▸ **Exercise aim**:
In the copy, leave out the pictures and repeat all records exactly.

[Short text fragments from websites]
• • •

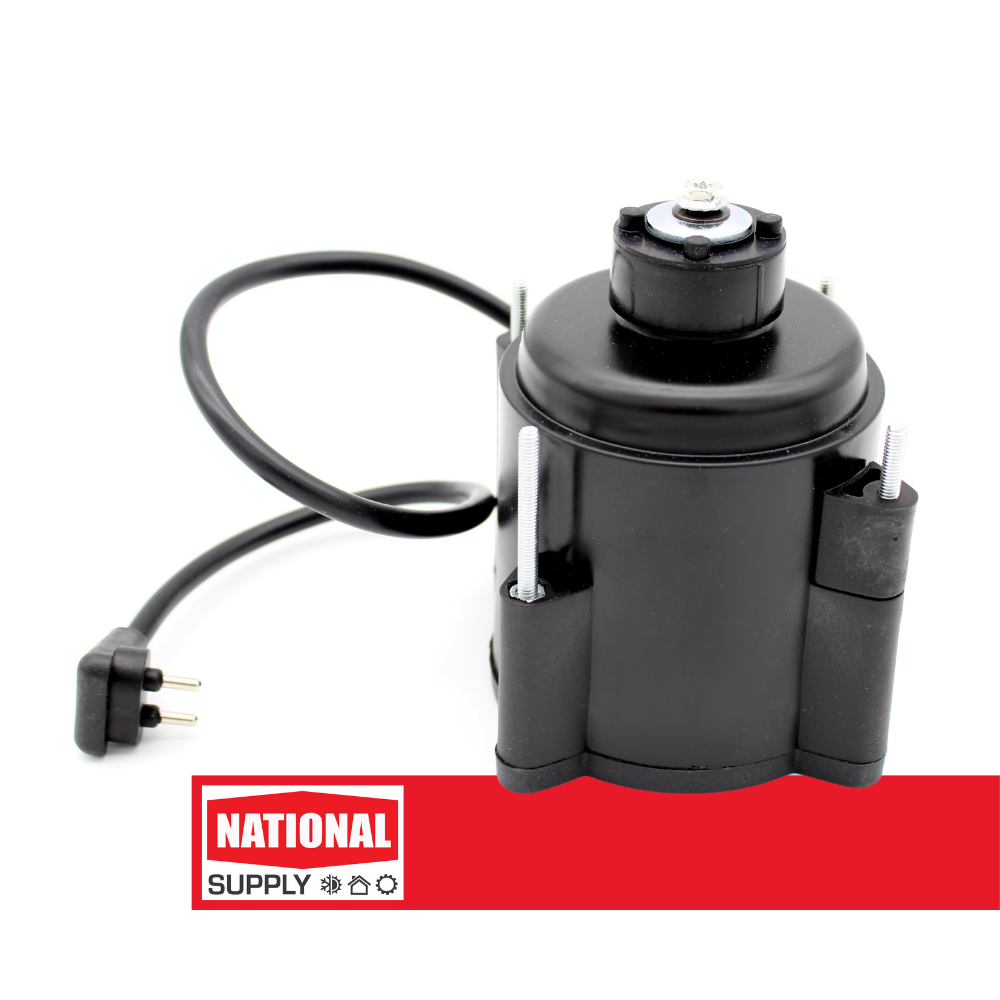 3.3" ECM Refrigeration Motor, 15 Watts, 1600 RPM, 115 V, 0.22 A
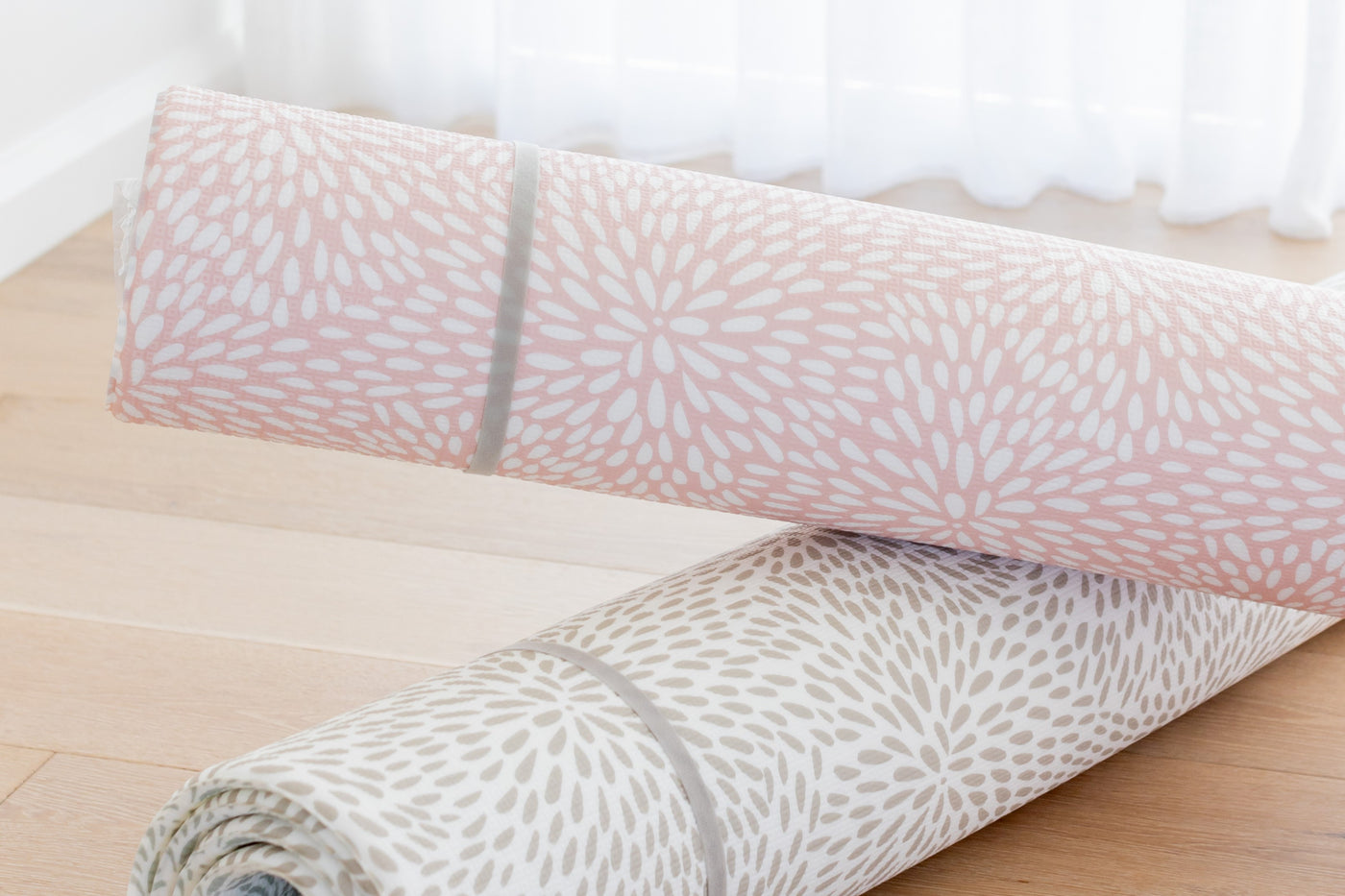 LARGE: Pink Petal / Petal Play Mat
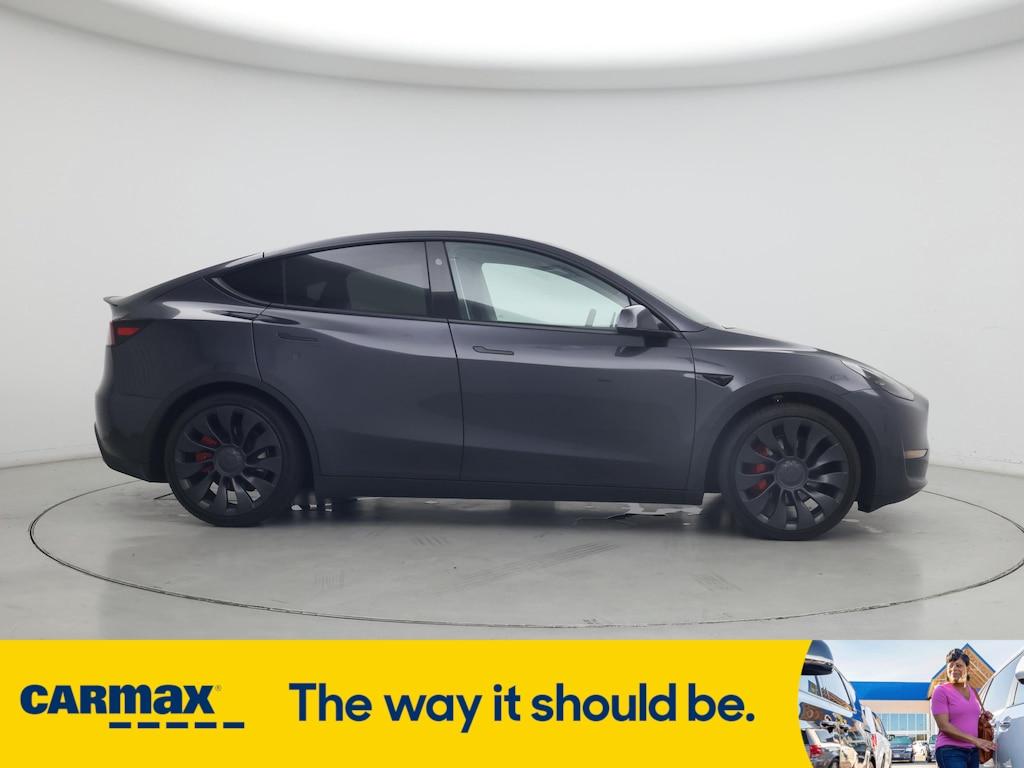 used 2024 Tesla Model Y car, priced at $41,998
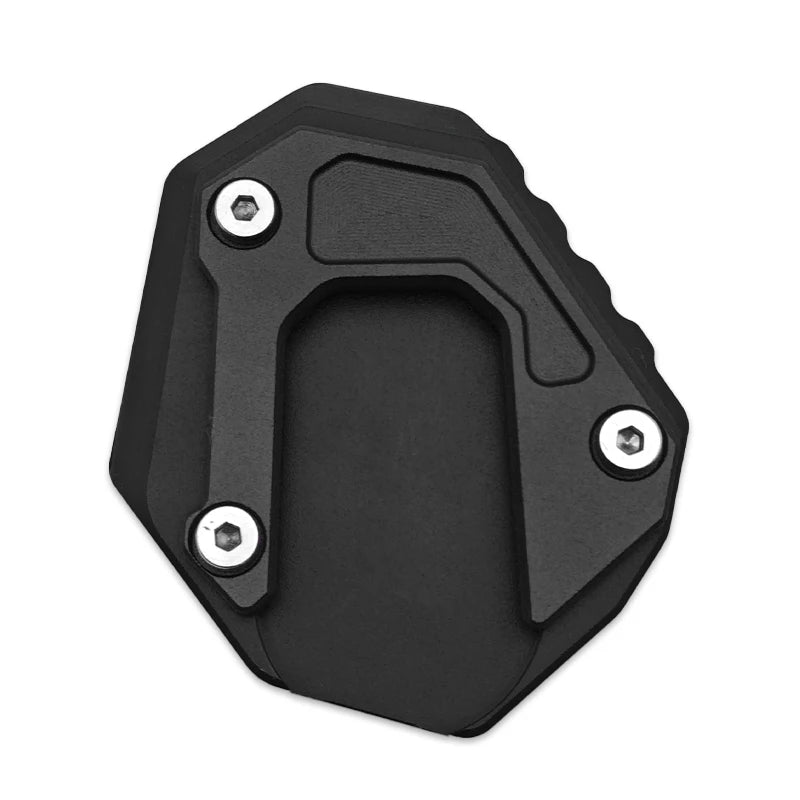 Motorcycle Accessories CNC Kickstand Side Stand Enlarger Extension Pad For BMW F850GS F850GS Adventure F750GS F 850 GS 2018-2023 – Aluminum Blue Grey Black Silver – Not for F900GS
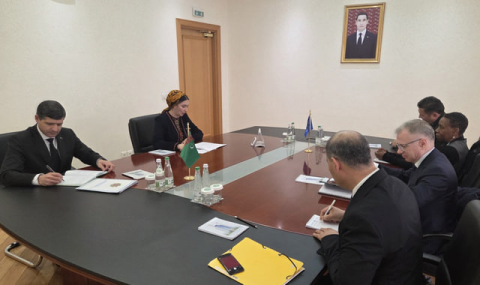 Туркменистан и МОТ обсудили сотрудничество на 2026 год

• • •

▸ **Answer to this problem**:
 3.3" ECM Refrigeration Motor, 15 Watts, 1600 RPM, 115 V, 0.22 A
 LARGE: Pink Petal / Petal Play Mat
 used 2024 Tesla Model Y car, priced at $41,998
 Motorcycle Accessories CNC Kickstand Side Stand Enlarger Extension Pad For BMW F850GS F850GS Adventure F750GS F 850 GS 2018-2023 – Aluminum Blue Grey Black Silver – Not for F900GS
 Туркменистан и МОТ обсудили сотрудничество на 2026 год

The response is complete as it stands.